Everyone has a local, the pub most conveniently placed for a meeting – or parting – of friends and many are still alive with the sound of music. Though the crowds seem to stray more so to dedicated music venues, you’re still lucky to catch some decent live music at this or that boozer. It may just be me but there’s something fairly comforting in the sight of a one-man band and a portable PA.
Ganley’s has long been a holy place in both its local and the wider scene, I know many an Irish lad who’d cut across three lines on the Tube to catch an All Ireland game there, and alongside its rowdy but not too unkind atmosphere, you’re always promised three things; cold beer, company and regular live music.
I caught Nic Bennett perform there during a mid-July heatwave after an equally heated hurling final. Bennett is a special kind, a crowd pleaser without any sacrifice to his artistic integrity. Track after track brought out the not-as-defined-as-his-own vocals of two dozen members of the crowd. The pub game is hard, it’s not easy to perform to an audience you can only expect to acknowledge you passively at first – and you have to fight to win them over, in that Bennett is tactful.
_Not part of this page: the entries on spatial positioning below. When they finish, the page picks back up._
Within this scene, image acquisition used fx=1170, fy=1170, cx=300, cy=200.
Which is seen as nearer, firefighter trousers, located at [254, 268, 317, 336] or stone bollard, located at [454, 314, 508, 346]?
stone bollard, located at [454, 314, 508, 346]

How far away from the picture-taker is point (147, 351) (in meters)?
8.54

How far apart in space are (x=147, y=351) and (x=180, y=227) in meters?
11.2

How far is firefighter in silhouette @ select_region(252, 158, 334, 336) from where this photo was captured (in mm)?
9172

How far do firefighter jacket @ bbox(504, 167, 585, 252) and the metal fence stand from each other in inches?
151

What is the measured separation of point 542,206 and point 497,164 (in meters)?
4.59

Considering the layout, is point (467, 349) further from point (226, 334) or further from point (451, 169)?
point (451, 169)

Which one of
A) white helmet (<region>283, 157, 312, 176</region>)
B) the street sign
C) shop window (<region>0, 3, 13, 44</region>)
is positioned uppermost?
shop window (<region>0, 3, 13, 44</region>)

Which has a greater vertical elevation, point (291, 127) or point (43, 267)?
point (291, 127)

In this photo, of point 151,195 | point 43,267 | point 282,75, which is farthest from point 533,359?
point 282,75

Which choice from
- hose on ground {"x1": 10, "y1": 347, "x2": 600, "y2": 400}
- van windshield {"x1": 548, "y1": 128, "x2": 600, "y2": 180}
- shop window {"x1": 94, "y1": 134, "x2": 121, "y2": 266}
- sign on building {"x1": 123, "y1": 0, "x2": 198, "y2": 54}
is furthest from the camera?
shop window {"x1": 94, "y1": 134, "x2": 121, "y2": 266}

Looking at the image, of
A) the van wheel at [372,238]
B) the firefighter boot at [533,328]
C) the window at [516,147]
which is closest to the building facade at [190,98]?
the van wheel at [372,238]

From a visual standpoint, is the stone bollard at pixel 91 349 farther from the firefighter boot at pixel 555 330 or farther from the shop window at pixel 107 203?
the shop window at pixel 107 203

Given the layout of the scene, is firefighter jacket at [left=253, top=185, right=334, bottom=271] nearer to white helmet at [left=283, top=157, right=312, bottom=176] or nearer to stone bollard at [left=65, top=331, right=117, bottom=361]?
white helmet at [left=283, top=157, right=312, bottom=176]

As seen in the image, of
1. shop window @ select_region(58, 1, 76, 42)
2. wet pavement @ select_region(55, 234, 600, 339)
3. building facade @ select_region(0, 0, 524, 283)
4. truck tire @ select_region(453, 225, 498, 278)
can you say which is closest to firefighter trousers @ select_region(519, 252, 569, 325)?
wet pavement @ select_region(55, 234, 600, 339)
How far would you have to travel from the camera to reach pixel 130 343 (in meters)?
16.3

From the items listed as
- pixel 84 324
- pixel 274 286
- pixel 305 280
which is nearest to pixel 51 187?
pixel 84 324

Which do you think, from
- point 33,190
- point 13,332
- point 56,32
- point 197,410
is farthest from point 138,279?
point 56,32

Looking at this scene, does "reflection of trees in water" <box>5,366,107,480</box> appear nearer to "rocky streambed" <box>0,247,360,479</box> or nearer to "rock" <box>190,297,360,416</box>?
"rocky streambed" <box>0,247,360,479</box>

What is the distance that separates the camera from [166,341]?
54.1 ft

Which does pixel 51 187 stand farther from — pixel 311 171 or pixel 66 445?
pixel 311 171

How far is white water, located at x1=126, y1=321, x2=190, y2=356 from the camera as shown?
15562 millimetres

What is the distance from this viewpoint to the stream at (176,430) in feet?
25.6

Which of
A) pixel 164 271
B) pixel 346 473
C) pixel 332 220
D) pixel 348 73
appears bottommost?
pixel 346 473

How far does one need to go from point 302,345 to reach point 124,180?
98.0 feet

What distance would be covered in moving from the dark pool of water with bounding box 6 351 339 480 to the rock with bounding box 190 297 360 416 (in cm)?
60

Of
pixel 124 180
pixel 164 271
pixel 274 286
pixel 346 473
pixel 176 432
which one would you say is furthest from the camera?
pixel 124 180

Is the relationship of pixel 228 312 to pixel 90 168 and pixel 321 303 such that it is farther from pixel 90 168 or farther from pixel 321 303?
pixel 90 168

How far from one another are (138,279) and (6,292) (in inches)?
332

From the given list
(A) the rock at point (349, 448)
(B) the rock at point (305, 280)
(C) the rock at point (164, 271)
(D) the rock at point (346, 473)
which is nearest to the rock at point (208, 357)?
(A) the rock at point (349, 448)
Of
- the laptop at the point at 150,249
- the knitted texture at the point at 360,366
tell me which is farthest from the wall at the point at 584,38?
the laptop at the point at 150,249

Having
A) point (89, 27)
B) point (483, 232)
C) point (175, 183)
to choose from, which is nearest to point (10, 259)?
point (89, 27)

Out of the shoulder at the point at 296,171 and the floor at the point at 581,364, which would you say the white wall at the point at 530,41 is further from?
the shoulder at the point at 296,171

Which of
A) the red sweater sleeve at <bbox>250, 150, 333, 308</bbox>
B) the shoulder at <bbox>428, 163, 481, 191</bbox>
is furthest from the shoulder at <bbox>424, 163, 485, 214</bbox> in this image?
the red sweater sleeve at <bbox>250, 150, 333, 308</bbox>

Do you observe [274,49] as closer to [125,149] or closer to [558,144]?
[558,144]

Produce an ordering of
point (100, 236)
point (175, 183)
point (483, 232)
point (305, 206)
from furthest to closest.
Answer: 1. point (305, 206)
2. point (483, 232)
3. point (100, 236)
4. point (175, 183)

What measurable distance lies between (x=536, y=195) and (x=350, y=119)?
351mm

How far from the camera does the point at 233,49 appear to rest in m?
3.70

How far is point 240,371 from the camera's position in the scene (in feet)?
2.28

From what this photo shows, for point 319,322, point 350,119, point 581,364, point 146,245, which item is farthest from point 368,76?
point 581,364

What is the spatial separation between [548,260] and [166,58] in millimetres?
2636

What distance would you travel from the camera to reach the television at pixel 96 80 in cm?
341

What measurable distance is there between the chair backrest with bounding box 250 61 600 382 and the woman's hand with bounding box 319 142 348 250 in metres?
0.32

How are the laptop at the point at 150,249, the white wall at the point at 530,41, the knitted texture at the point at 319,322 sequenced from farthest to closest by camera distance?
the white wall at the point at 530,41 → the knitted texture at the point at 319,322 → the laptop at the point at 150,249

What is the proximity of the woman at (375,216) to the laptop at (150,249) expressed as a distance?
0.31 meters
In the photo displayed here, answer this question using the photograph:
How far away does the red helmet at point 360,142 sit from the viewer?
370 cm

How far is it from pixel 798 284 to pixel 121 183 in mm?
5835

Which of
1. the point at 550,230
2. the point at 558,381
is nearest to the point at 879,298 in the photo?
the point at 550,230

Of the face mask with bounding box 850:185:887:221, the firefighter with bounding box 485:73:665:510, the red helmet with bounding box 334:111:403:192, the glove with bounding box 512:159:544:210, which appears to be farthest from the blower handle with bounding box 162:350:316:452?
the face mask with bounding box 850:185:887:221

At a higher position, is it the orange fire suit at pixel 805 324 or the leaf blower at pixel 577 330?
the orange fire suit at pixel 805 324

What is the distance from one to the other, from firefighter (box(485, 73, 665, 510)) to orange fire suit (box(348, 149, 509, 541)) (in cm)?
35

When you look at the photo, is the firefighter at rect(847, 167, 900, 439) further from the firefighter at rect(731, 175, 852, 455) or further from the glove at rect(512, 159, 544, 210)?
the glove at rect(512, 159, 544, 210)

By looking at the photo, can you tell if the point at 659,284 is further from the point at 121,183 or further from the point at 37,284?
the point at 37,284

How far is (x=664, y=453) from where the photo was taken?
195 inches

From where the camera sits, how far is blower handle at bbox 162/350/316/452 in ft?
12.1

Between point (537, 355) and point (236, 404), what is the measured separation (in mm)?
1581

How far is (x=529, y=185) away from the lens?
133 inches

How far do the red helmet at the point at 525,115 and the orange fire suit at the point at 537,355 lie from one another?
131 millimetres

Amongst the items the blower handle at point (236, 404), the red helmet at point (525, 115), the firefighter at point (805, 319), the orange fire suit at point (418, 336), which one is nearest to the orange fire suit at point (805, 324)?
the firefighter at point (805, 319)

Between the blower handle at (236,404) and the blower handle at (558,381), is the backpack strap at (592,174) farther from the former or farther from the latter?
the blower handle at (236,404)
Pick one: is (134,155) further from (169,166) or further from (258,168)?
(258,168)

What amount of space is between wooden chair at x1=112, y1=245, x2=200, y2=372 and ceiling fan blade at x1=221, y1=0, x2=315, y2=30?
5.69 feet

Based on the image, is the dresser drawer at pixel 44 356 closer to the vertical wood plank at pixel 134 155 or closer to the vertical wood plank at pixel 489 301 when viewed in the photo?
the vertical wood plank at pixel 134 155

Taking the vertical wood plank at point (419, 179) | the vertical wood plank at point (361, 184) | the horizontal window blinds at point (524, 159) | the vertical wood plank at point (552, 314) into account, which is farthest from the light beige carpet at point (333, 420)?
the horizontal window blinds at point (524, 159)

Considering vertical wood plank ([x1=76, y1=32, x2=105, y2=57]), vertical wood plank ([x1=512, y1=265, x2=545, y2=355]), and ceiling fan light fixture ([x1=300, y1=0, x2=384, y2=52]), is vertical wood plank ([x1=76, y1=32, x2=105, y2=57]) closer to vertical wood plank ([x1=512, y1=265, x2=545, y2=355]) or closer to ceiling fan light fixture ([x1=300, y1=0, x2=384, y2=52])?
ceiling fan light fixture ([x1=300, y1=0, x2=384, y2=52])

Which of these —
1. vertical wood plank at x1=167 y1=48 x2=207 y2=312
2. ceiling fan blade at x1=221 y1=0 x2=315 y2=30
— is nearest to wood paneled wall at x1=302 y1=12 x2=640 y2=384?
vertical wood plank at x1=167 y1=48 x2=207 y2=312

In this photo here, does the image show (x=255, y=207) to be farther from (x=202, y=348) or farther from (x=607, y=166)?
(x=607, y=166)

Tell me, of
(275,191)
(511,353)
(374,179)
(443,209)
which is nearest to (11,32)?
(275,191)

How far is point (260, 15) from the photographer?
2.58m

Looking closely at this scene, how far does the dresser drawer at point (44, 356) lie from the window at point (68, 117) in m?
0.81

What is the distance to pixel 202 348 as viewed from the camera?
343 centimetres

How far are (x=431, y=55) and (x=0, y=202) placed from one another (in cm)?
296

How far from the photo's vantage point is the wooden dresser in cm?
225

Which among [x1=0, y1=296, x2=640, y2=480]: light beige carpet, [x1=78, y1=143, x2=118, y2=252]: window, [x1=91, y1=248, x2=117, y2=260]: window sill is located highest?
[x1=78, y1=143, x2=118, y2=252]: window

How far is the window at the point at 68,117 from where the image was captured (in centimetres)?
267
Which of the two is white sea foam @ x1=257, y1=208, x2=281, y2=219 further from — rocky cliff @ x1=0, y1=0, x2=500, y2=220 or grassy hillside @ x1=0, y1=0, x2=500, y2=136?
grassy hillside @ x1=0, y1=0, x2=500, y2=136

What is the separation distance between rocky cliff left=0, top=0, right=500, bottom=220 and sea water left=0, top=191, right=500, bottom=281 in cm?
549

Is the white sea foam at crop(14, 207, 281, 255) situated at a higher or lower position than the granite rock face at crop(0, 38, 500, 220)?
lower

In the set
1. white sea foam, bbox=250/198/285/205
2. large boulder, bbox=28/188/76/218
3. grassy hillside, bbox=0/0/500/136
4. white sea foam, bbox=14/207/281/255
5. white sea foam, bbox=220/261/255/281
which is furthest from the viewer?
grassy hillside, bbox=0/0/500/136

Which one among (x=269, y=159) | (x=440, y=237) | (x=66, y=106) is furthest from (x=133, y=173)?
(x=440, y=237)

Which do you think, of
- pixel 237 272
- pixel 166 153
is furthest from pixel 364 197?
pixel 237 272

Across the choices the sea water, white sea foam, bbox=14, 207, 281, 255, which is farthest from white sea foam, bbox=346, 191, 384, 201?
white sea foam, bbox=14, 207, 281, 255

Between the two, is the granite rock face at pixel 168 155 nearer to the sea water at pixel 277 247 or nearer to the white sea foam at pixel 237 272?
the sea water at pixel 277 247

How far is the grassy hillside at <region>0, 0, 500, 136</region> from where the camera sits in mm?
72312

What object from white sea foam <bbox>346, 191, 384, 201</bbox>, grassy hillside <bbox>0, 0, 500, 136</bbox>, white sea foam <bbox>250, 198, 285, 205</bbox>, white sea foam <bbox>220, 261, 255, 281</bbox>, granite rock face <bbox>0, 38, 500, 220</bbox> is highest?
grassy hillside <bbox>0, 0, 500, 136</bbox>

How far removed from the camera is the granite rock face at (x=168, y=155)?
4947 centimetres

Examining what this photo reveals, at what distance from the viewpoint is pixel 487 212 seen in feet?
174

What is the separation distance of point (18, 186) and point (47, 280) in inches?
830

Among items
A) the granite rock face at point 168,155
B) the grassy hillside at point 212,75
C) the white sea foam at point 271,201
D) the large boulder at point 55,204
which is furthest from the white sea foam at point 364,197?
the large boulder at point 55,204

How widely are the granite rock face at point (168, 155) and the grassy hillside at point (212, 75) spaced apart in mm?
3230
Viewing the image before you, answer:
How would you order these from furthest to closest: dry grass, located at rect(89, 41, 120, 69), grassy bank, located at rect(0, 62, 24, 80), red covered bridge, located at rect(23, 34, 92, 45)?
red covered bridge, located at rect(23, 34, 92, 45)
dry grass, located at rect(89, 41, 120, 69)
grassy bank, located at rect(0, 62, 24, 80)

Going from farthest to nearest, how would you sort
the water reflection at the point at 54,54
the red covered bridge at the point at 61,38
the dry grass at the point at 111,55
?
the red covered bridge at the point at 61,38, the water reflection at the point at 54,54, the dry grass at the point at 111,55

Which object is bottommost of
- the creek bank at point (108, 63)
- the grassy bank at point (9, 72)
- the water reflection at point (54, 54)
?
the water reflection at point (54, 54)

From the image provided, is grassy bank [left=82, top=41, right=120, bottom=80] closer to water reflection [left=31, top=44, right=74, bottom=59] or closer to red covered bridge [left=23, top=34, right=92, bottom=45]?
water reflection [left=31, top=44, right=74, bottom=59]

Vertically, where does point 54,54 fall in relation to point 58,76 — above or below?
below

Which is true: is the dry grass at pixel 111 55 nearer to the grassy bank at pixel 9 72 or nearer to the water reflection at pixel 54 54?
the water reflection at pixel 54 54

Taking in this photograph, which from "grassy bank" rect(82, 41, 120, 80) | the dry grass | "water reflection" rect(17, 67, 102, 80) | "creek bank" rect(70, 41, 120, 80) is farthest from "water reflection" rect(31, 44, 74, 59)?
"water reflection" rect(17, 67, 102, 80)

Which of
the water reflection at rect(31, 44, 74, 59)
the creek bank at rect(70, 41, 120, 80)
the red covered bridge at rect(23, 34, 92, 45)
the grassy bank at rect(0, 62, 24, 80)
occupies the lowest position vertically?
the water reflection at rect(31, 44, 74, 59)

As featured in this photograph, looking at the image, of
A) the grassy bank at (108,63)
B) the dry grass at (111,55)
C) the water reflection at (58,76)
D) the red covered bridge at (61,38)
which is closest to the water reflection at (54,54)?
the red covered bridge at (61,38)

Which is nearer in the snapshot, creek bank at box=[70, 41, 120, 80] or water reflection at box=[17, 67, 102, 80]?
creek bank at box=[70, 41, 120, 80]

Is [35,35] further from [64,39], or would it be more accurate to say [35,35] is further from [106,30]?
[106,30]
In song, folk who were a few short hours prior fiercely divided by county colors were singing, or at least swaying together. There’s not much else that could have that effect, except that song we all know all a bit too well.
Bennett appears casual, his presence not small but compacted and yet he exerts such a force.
His setlist very purposely arranged with the intention of continually firing up the crowd, no track fell with a bum note, in our eyes at least. Sonically, he is this chameleon, confident in Cash, Gallagher, Weller and more.
Playing to the audience, as opposed to showcasing yourself is an understated talent, and maybe some of us look down upon performers reliant on covers; but it’s a skill, and there is success in it – and it is done here masterfully.
The back of the bar is dark, there’s no two ways around that but in song, Bennett worked to make it not so. Those dim connotations of a seedy public house slip away a few verses in.
You’ll be able to catch Bennett up and down the country this summer, perhaps in a beer garden as well. Wouldn’t get that at the O2 now, would ya?